Experimenting with speculative results in timely.
The idea here was to take timely's Aggregate
operator and give it a
second input, that is only used to propagate a speculative
frontier. The implementation is a complete hack but revolves around a
separate notificator giving results without affecting operator state:
spec_notif.for_each(|time,_,_| {
if let Some(aggs) = aggregates.get(time.time()) {
let mut session = output.session(&time);
for (key, agg) in aggs {
session.give(emit((*key).clone(), (*agg).clone()));
}
}
});
Once the actual input advances, the actual notificator triggers the correct outputs and cleans up as usual.
// pop completed aggregates, send along whatever
notificator.for_each(|time,_,_| {
if let Some(aggs) = aggregates.remove(time.time()) {
let mut session = output.session(&time);
for (key, agg) in aggs {
session.give(emit(key, agg));
}
}
});
Without speculative results, we can close windows as such:
cap = cap.delayed(&RootTimestamp::new(window));
Doing so means that we'll have to discard late arrivals.
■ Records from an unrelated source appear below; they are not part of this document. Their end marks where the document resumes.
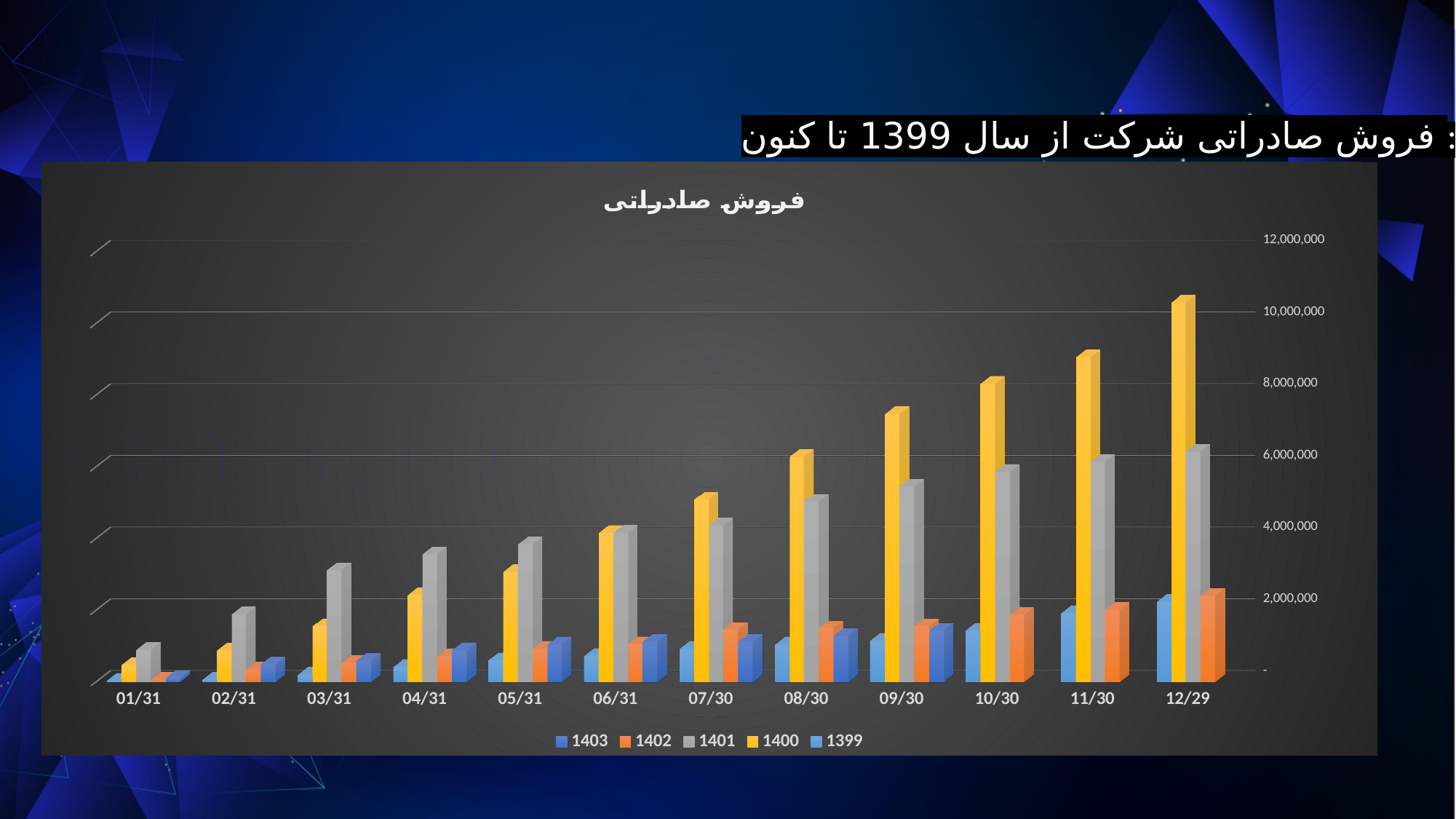
Is the value for the 1400 series at 09/30 greater or less than 8,000,000? less How many series does the chart's legend list? 5 At 03/31, which series has the larger value, 1400 or 1401? 1401 Which category has the lowest value for the 1400 series? 01/31 Which category has the highest value for the 1400 series? 12/29 Do the values of the 1400 series rise or fall from 01/31 to 12/29? rise Which series is shown in yellow in the chart's legend? 1400 At 12/29, which series has the larger value, 1400 or 1401? 1400 Is the value for the 1400 series at 12/29 greater or less than 10,000,000? greater Is the value for the 1400 series at 01/31 greater or less than 2,000,000? less How many categories are shown on the x axis of the chart? 12 What kind of chart is shown on the slide? bar chart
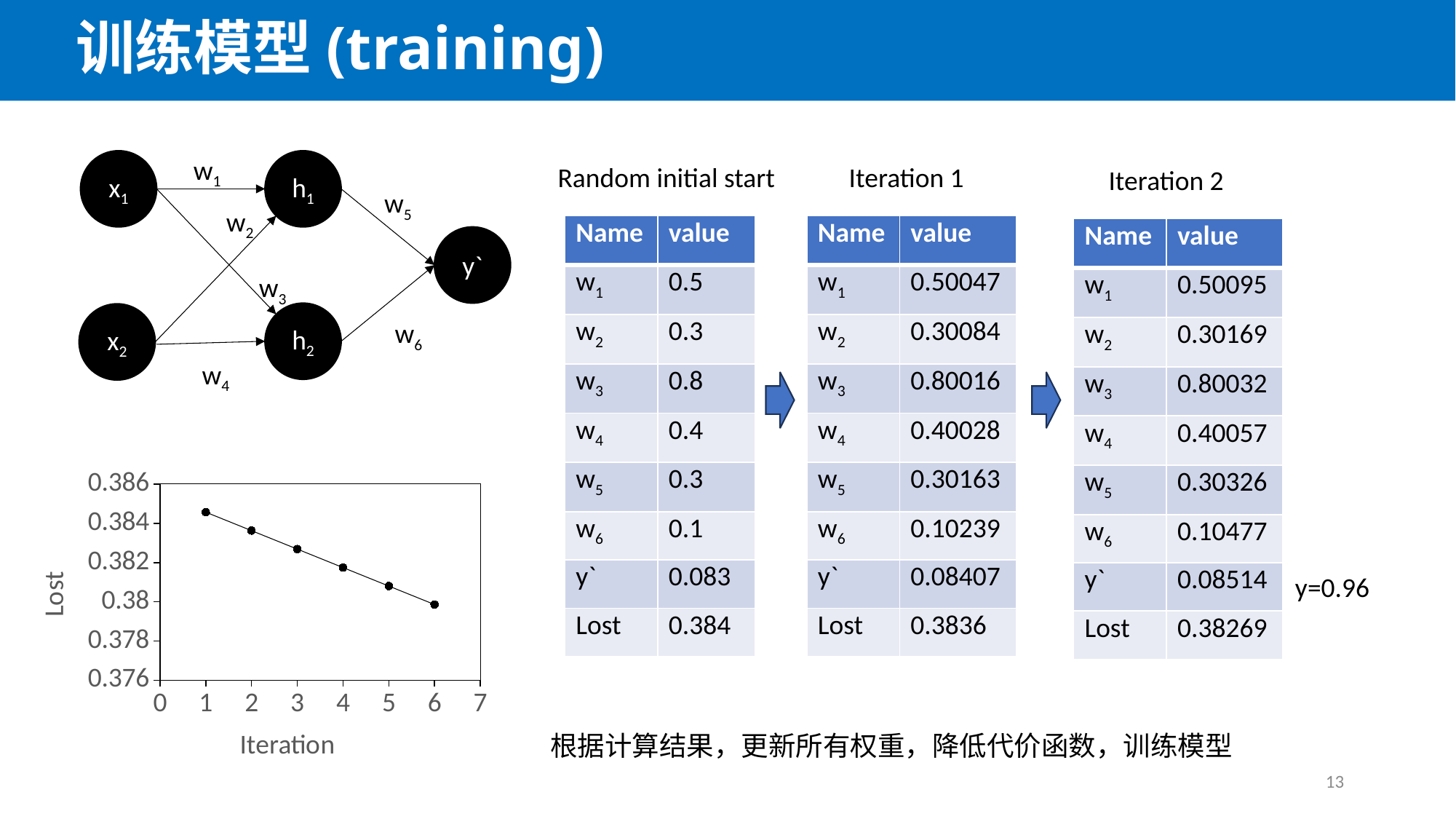
In the Lost vs Iteration chart, at which iteration is the Lost value lowest? 6 In the Lost vs Iteration chart, is the Lost value at iteration 3 greater or less than 0.382? greater In the Lost vs Iteration chart, at which iteration is the Lost value highest? 1 In the Lost vs Iteration chart, is the Lost value at iteration 5 greater or less than 0.38? greater In the Lost vs Iteration chart, which has the larger Lost value, iteration 2 or iteration 5? iteration 2 What is the label of the horizontal axis of the chart on the slide? Iteration What is the label of the vertical axis of the chart on the slide? Lost In the Lost vs Iteration chart, does the Lost value rise or fall as the iteration increases? fall What kind of chart is shown at the bottom left of the slide? line chart How many data points are plotted in the Lost vs Iteration chart? 6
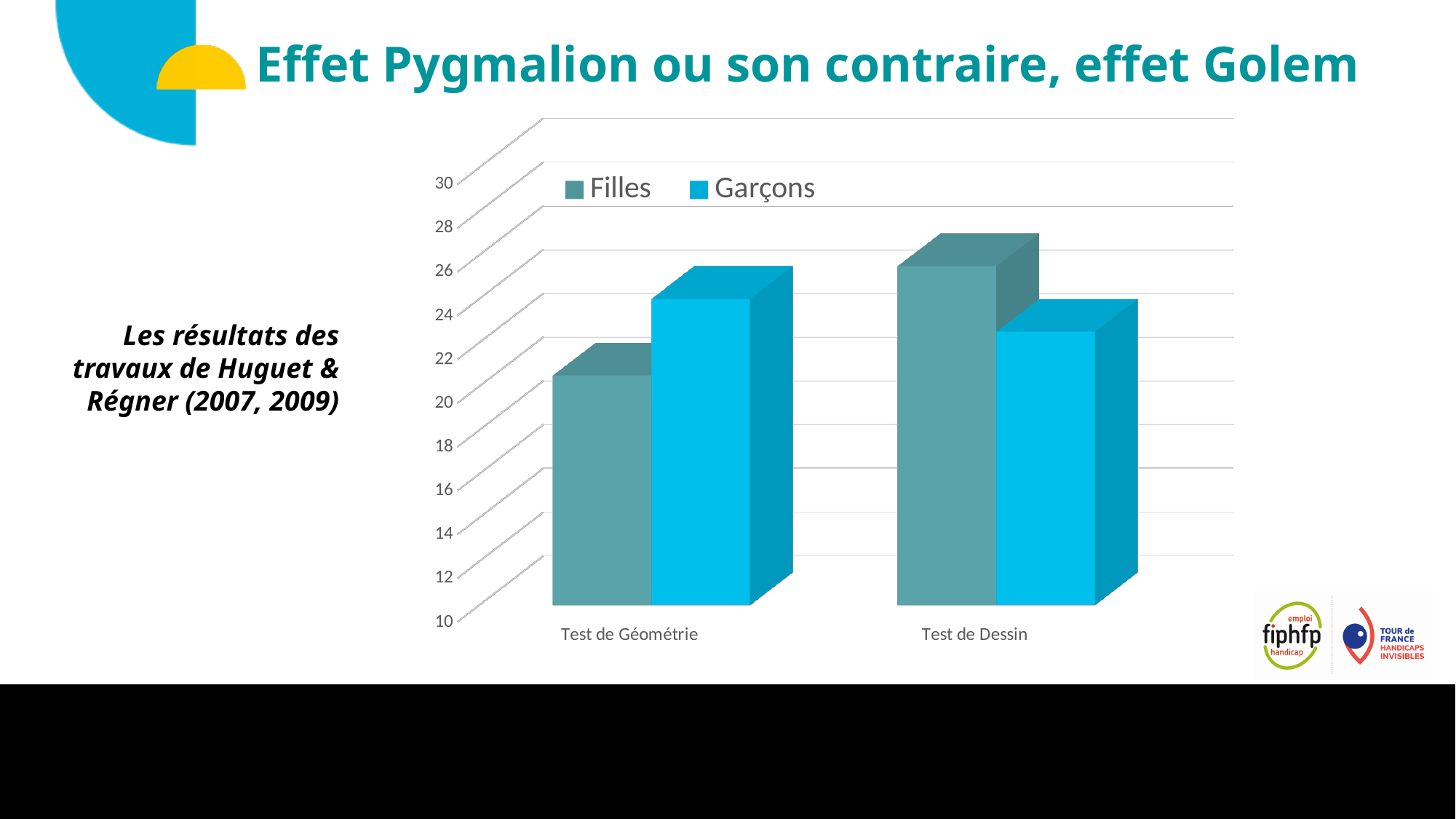
Which bar is the lowest in the chart? Filles, Test de Géométrie Is the value for Garçons in Test de Géométrie greater or less than 22? greater Is the value for Garçons in Test de Dessin greater or less than 26? less What are the two categories on the x axis of the chart? Test de Géométrie and Test de Dessin What kind of chart is shown on the slide? bar chart How many categories are shown on the x axis of the chart? 2 Which series are listed in the chart legend? Filles and Garçons Is the value for Filles in Test de Géométrie greater or less than 24? less For Test de Géométrie, which series has the higher bar, Filles or Garçons? Garçons For Test de Dessin, which series has the higher bar, Filles or Garçons? Filles How many series does the chart legend list? 2 Which bar is the highest in the chart? Filles, Test de Dessin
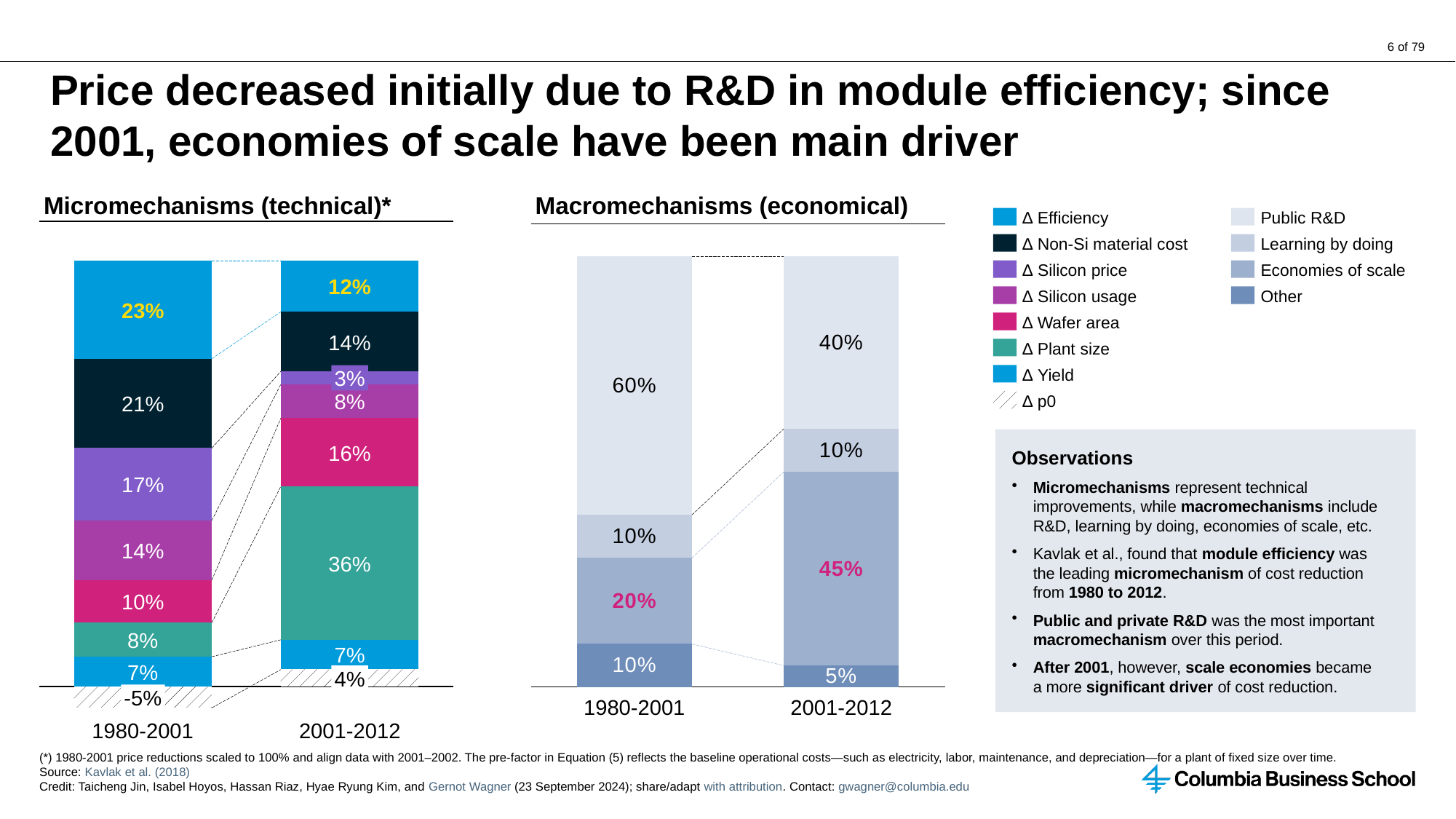
In the Macromechanisms (economical) chart, what is the value of the Economies of scale segment for 2001-2012? 45% In the Macromechanisms (economical) chart, which segment is the largest in the 2001-2012 bar? Economies of scale In the Macromechanisms (economical) chart, what is the value of the Public R&D segment for 1980-2001? 60% In the Micromechanisms (technical) chart, what is the value of the Δ Efficiency segment for 1980-2001? 23% In the Micromechanisms (technical) chart, what is the value of the Δ p0 segment for 1980-2001? -5% In the Micromechanisms (technical) chart, which segment is the largest in the 1980-2001 bar? Δ Efficiency In the Micromechanisms (technical) chart, what is the value of the Δ Plant size segment for 2001-2012? 36% What kind of chart is the Macromechanisms (economical) chart? Stacked bar chart In the Macromechanisms (economical) chart, by how many percentage points did the Public R&D segment fall from 1980-2001 to 2001-2012? 20 percentage points In the Macromechanisms (economical) chart, does the Economies of scale segment rise or fall from 1980-2001 to 2001-2012? Rise In the Micromechanisms (technical) chart, is the Δ Wafer area segment larger in 1980-2001 or in 2001-2012? 2001-2012 How many time periods are shown on the x axis of the Micromechanisms (technical) chart? 2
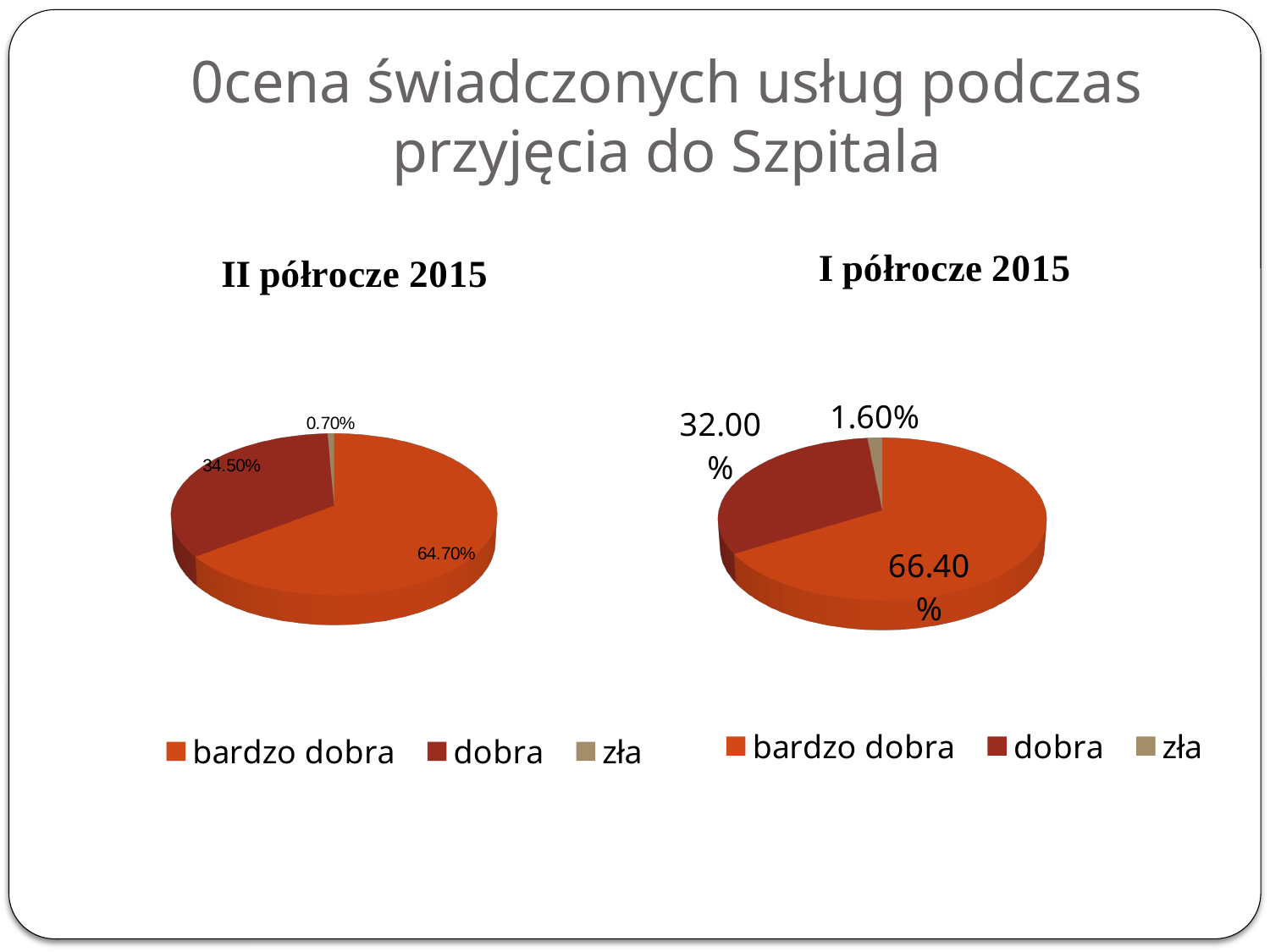
What kind of chart is the "I półrocze 2015" chart? pie chart In the "II półrocze 2015" chart, what is the value for "bardzo dobra"? 64.70% In the "I półrocze 2015" chart, which category has the smallest share? zła In the "II półrocze 2015" chart, what is the value for "zła"? 0.70% Is the value for "dobra" larger in the "II półrocze 2015" chart or in the "I półrocze 2015" chart? II półrocze 2015 In the "II półrocze 2015" chart, what is the value for "dobra"? 34.50% In the "I półrocze 2015" chart, what is the value for "dobra"? 32.00% In the "II półrocze 2015" chart, which category has the largest share? bardzo dobra In the "I półrocze 2015" chart, what is the value for "bardzo dobra"? 66.40% In the "I półrocze 2015" chart, what is the difference between "bardzo dobra" and "dobra"? 34.40% In the "I półrocze 2015" chart, what is the value for "zła"? 1.60% How many categories does the "II półrocze 2015" chart show? 3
Ofcourse eventually we will have to do this, to avoid operator state growing unbounded. A speculative frontier allows us to advance the (otherwise non-contributing) speculative input and get results, before downgrading our capability to input late data.
The demo implemented in src/main.rs is based on the excellent "Dataflow: A Unified Model for Batch and Streaming Data Processing" talk by Frances Perry.